Welcome!

@DXWorldExpo Authors: Yeshim Deniz, Pat Romanski, Liz McMillan, Jason Bloomberg, Zakia Bouachraoui

Related Topics: @DXWorldExpo, Java IoT, @CloudExpo

@DXWorldExpo: Blog Post

Just When You Thought It Was Safe to Go Back into the Data By @ABridgwater | @BigDataExpo #BigData

The data lake is a place where Big Data exists in its first-formed state

So-called ‘paradigm shifts' happen across the information technology landscape roughly every five years. We can make this statement with enough approximate ambiguity for it still to be of some value in terms of the way an average CIO might look to plan for major infrastructural changes.

First Big Data, then the flood
As we stand today, Big Data has been around for roughly five years.

In the year 2000, famed economist Francis X. Diebold is said to have published the first version of a paper titled "Big Data Dynamic Factor Models for Macroeconomic Measurement and Forecasting" - and the rest we know is modern history.

Time enough then for a new data-centric paradigm shift.

More recently we have been offered the chance to expand our overall notion of Big Data and think about the idea of a ‘data lake.'

A term coined by a technology evangelist and CTO at data analytics company Pentaho, the data lake is a truly massive (but easily accessible) data repository built on (relatively) inexpensive computer hardware for storing Big Data. But the point is that it's BIG Big Data, i.e., it's all data, of all types, with all attributes in all shapes and sizes.

A CIO swimming in data
To make the idea clearer, the CIO can find him or herself swimming in a vast amount of data lake water and eventually reach shore (as it were) once certain decisions are made relating to how specific elements of the lake are to be used. At this point we have reached the datamart.

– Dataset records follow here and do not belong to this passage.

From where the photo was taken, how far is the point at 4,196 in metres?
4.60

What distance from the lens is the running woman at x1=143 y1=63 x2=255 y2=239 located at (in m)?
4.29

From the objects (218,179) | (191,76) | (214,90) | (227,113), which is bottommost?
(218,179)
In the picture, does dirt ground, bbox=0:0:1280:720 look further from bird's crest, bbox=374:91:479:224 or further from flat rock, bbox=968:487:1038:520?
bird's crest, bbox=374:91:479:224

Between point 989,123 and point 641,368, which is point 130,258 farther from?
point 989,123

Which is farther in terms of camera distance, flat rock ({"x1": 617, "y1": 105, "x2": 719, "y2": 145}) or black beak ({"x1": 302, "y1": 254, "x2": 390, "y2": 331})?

The datamart is also a home for Big Data. But it is one where we have made certain decisions, assumptions and judgements about the data in the data lake such that we have been able to classify it with a certain kind of ‘labelling nomenclature' if you will. That is to say, in the datamart we have optimized our data by choosing to store only those attributes (fields, parameters, etc.) that we think we need.

The data lake is a place where all data and all attributes still exist - this is a place of raw data where Big Data exists in its first-formed state.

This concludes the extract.